Yves Smith, editor of the economics and news site Naked Capitalism, proposed a collective legal “counter-attack” Tuesday night, expressing concern that if unchallenged the characterization might be used to justify censorship on platforms such as Facebook. Smith wrote that a “seasoned First Amendment litigator” had volunteered their services, but asked readers to chip in for additional legal expenses.
The Washington Post reported that the executive director of PropOrNot spoke with the paper “on the condition of anonymity to avoid being targeted by Russia’s legions of skilled hackers.”
For now, the identity of PropOrNot’s operator or operators remains stubbornly hidden, as the site is registered with Domains By Proxy, which allows for anonymity. Legal action might have better success at unmasking the individual or entity, which directs inquires to a Gmail email address and maintains accounts on Facebook, Twitter and reddit.
Journalists including Glenn Greenwald and Ben Norton of the Intercept and Matt Taibbi of Rolling Stone described the 200-website list as a present-day example of McCarthyism, a term named for former Sen.
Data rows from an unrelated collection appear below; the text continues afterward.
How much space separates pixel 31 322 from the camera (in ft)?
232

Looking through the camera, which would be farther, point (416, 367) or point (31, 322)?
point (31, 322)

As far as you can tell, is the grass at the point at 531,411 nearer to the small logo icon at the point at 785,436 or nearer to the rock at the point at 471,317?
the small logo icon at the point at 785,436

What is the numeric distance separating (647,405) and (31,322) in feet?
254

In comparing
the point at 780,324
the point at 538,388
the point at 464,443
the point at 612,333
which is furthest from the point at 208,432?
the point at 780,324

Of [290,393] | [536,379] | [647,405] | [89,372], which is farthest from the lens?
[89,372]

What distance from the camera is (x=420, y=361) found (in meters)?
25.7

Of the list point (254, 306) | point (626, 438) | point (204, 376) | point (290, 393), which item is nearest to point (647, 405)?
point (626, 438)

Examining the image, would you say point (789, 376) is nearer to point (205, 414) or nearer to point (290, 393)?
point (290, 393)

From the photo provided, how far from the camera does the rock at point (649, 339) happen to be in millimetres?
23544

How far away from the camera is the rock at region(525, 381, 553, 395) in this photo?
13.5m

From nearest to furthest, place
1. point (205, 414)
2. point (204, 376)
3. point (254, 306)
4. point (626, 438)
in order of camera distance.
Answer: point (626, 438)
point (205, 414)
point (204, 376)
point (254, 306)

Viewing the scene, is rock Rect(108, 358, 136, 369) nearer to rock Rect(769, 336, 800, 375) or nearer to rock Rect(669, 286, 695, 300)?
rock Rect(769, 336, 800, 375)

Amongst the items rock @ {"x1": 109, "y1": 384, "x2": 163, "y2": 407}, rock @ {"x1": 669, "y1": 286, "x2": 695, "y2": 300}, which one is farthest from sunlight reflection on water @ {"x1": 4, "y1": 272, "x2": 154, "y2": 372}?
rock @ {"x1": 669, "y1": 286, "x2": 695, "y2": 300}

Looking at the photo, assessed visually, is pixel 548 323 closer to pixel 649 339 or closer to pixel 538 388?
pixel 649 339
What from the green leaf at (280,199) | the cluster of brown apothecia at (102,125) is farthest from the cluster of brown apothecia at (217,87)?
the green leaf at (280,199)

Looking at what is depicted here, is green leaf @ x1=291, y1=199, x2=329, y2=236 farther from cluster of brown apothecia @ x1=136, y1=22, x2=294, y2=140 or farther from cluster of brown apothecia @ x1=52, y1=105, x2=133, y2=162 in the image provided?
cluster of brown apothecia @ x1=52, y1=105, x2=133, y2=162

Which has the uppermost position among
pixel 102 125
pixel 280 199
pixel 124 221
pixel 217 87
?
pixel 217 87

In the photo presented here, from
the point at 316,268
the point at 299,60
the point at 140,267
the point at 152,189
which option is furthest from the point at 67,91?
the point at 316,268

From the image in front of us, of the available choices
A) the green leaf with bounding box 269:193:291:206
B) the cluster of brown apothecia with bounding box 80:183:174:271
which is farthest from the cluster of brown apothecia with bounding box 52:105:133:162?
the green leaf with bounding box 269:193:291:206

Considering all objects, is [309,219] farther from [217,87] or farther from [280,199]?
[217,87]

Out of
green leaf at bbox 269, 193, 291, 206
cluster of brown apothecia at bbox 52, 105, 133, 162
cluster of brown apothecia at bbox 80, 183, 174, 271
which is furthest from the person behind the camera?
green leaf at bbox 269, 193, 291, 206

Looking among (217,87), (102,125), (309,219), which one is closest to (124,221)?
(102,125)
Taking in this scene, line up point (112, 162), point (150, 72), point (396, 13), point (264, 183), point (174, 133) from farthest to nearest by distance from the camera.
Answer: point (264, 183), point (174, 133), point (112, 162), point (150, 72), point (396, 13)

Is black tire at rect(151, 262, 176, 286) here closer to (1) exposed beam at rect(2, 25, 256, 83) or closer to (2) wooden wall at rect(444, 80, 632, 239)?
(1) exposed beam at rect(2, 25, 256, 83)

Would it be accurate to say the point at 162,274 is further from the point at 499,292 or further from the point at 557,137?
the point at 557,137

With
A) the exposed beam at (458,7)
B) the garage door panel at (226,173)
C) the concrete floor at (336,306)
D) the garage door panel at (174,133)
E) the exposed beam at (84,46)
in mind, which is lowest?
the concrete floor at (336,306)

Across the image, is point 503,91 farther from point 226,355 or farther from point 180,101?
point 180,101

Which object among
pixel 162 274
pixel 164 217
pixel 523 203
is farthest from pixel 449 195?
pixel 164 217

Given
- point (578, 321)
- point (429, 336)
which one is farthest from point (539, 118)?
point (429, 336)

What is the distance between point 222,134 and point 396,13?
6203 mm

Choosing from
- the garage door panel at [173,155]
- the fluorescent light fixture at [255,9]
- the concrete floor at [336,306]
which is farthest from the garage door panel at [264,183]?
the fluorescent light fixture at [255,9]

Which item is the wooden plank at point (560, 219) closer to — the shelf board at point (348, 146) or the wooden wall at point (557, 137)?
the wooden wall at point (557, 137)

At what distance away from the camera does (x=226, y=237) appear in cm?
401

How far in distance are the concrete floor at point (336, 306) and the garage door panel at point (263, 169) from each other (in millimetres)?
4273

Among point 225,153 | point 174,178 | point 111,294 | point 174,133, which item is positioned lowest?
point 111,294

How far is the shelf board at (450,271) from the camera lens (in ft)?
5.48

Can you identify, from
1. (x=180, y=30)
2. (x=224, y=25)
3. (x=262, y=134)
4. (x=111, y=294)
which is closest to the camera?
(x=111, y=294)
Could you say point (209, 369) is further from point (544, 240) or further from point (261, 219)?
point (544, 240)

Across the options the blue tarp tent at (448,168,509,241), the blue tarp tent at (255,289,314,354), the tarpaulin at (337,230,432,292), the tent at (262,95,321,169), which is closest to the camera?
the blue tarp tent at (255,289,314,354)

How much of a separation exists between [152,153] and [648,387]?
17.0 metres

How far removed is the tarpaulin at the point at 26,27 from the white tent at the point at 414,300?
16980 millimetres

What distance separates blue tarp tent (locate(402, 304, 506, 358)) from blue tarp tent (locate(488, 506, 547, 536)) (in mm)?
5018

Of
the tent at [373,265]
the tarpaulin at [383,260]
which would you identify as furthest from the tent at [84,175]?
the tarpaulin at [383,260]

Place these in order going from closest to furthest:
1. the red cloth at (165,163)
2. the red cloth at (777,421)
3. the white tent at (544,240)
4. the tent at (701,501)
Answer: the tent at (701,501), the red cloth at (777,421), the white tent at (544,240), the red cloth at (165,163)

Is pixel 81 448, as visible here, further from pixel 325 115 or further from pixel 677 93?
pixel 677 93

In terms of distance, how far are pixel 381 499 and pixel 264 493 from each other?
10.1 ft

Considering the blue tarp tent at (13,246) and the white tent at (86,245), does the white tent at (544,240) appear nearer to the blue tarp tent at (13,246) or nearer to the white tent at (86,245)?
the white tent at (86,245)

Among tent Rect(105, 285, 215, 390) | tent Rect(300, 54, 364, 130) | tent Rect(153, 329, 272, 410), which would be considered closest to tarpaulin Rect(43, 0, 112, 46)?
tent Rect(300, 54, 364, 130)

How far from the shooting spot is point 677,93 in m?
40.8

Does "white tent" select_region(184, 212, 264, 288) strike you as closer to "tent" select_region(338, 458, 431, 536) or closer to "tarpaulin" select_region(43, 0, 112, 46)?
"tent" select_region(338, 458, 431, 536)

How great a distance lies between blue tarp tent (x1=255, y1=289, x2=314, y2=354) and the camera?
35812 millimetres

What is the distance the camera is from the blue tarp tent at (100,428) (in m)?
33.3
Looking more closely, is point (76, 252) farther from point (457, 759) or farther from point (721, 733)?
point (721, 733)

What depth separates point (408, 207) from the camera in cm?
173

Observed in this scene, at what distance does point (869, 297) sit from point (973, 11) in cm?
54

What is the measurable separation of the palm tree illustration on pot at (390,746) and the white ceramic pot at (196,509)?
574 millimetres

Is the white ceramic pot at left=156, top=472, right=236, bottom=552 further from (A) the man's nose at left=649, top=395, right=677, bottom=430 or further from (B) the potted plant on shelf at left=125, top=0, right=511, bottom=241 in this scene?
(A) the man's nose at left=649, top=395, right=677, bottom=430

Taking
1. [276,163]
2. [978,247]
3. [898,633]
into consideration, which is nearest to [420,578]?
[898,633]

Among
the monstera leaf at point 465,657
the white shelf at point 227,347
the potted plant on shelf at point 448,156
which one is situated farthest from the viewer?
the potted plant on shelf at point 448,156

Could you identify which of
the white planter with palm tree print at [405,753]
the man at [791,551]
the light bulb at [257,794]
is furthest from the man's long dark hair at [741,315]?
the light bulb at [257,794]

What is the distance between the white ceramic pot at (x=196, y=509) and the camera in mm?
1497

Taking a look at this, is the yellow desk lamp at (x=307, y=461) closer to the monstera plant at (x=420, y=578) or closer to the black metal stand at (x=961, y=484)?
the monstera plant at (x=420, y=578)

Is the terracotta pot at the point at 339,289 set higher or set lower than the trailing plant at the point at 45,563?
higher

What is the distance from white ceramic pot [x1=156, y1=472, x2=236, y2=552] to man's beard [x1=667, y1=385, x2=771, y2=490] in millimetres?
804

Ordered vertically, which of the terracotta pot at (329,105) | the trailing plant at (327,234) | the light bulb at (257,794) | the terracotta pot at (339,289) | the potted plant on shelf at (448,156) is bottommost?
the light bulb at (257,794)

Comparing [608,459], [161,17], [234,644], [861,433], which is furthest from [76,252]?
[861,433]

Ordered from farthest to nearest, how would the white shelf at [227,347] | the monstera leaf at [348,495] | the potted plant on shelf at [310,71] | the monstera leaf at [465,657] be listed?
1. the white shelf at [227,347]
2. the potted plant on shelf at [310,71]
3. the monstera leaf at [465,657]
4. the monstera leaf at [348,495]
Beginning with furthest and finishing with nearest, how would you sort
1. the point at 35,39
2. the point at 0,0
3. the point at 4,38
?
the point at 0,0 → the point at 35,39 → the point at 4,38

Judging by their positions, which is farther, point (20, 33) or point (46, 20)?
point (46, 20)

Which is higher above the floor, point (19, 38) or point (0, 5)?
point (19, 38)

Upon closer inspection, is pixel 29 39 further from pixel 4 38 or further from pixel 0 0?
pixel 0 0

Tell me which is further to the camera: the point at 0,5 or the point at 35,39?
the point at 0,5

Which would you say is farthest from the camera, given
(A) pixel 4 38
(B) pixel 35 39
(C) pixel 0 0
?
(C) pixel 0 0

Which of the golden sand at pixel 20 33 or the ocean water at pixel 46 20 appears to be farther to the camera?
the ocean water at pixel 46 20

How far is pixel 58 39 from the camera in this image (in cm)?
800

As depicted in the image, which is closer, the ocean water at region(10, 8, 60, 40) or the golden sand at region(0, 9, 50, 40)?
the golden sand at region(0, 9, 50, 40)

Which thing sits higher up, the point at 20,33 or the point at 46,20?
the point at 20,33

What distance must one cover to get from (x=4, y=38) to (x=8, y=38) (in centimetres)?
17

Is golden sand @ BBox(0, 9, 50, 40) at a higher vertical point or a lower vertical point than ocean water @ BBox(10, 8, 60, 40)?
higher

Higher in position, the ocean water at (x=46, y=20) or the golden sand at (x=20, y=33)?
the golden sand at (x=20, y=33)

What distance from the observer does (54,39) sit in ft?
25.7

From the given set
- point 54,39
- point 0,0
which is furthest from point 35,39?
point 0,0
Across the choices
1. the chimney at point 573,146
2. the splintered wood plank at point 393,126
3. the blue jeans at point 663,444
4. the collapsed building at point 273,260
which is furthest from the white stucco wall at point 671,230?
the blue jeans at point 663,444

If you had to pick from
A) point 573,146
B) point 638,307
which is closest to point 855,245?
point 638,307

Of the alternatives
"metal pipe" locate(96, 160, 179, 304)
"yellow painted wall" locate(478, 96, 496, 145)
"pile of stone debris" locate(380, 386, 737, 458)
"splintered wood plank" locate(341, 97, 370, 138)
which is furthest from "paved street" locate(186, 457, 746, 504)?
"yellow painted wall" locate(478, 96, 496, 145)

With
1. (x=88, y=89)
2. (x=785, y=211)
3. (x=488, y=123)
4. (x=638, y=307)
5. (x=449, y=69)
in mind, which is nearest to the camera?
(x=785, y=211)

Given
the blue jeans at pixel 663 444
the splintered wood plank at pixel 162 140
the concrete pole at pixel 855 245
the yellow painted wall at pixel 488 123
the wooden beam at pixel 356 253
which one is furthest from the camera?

Joe McCarthy, who infamously claimed in 1950 he had a list of 205 communists within the State Department without providing evidence. The Intercept said the Post story ironically peddled “fake news” itself.
PropOrNot’s methodology for identifying Russian propaganda distributors is unclear.
“We have used a combination of manual and automated analysis, including analysis of content, timing, technical indicators, and other reporting, in order to initially identify (‘red-flag’) the following as Russian propaganda outlets,” the website claims. “We then confirmed our initial assessment by applying whatever criteria we did not originally employ during the red-flag process, and we reevaluate our findings as needed.”
The person or people who operate PropOrNot – which describes itself as “an independent team of concerned American citizens with a wide range of backgrounds and expertise, including professional experience in computer science, statistics, public policy, and national security affairs” – did not directly respond to questions about their expertise and potential legal action.
“We welcome good-faith attempts at dialog from anyone involved, and will be updating our site and list very soon following those discussions,” someone said in an emailed response Wednesday morning.